Evan (Matthew Morrison) and Jules (Cameron Diaz) in "What to Expect… (Melissa Moseley, MCT )

"What to Expect When You're Expecting"is essentially the Hallmark card version of the sage, saucy and very specific how-to bestseller by Heidi Murkoff. The movie's sentimental squibs on pregnancy merely skim the surface scratched so thoroughly by the book.

As Murkoff knew and mined so well, there is a lot of nature-made comedy to be found in the discomforts of distended bodies, raging hormones and altered relationships. There is also pathos and pain, especially for couples who can't conceive. The movie, directed by Kirk Jones ("Nanny McPhee") from a screenplay by Shauna Cross ("Whip It") and Heather Hach ("Freaky Friday"), has grand ambitions and has signed on a cast of thousands (only a slight exaggeration) to try to touch all those bases.

But rather than the engaging enlightenment of the source, the film becomes bloated by confusion. It opens by parachuting into the lives of five couples in various states of impending parenthood, then drops in on a "Dudes Group" of four already-entrenched dads and the cool guy who keeps turning up to remind the fathers of what they're missing. Running around the edges are countless tykes, none of whom are even slightly memorable despite their extreme cuteness.

A considerable amount of star power gets expended in spinning out the complex coupling stories. There's Cameron Diaz and Matthew Morrison, a television fitness guru and a dancer, respectively, who meet on a "Dancing With the Stars"-type show and end up with a bun in the oven.

Then there's Elizabeth Banks as a militant mommy wannabe who runs a bookstore on all things baby and breast feeding; she and her hubby-with-daddy issues is Ben Falcone, and they're struggling to conceive. Playing Falcone's moneybags father is Dennis Quaid, who has a trophy wife in Brooklyn Decker, who, guess what, winds up pregnant with twins.

If that's not enough to keep track of, Jennifer Lopez plays a photographer, and she's hoping to adopt a child from Africa with her mate, the handsome Rodrigo Santoro (who knows what he does, and who cares?). Meanwhile, Anna Kendrick and Chace Crawford are former high school flames, now food-truck competitors, suddenly dealing with a one-night stand shocker.

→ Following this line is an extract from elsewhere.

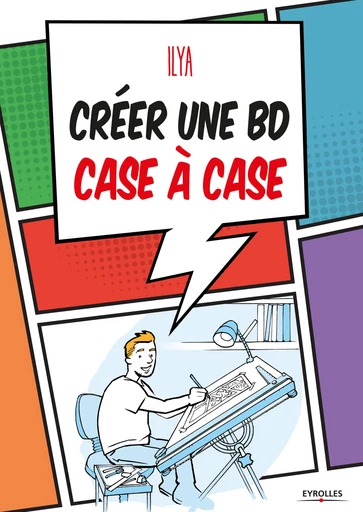 Créer une BD case à case -  Ilya - Editions Eyrolles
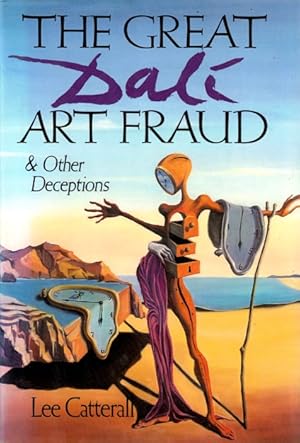 The Great Dali Art Fraud and Other Deceptions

It goes on. Leading the post-pregnancy flank is Chris Rock, who runs the daddy "Dudes Group" that includes Tom Lennon, Rob Huebel, Amir Talai and a ton of little kids. If that weren't enough to keep up with there is Joe Manganiello, enviable for his zero body fat and zero responsibilities.

Mentioning actual characters' names would only further confuse things. Let's just say the filmmakers should have considered bringing on someone from ESPN's"SportsCenter" to give us the play by play.

As a filmmaker, Jones seems to favor what-makes-people-tick tales — his best was his first, 1998's "Waking Ned Devine." "What to Expect" has moments that reach the emotional resonance and clever irony of "Ned's" fanciful fable about greed, avarice and the untimely demise of a lottery winner. But more often, the ensemble comedy with its many entanglements flounders badly.

Lopez and Santoro give their adopting couple a nice balance of sizzle and sadness, almost enough to produce a few tears. Decker milks the most comedy out of the fewest lines, underplaying her hand perfectly as she dotes on her older stepson (Falcone), scolds her much older hubby and embraces her daughter-in-law (Banks).

Speaking of which, Banks, who brings such a stinging wit as Alec Baldwin's character's Type-A fiancée on"30 Rock," seems adrift here, and cute couple Kendrick and Crawford are completely lost at sea. But the guys in the Dudes Group have the worst of it — they are a whiny, unappealing bunch through and through.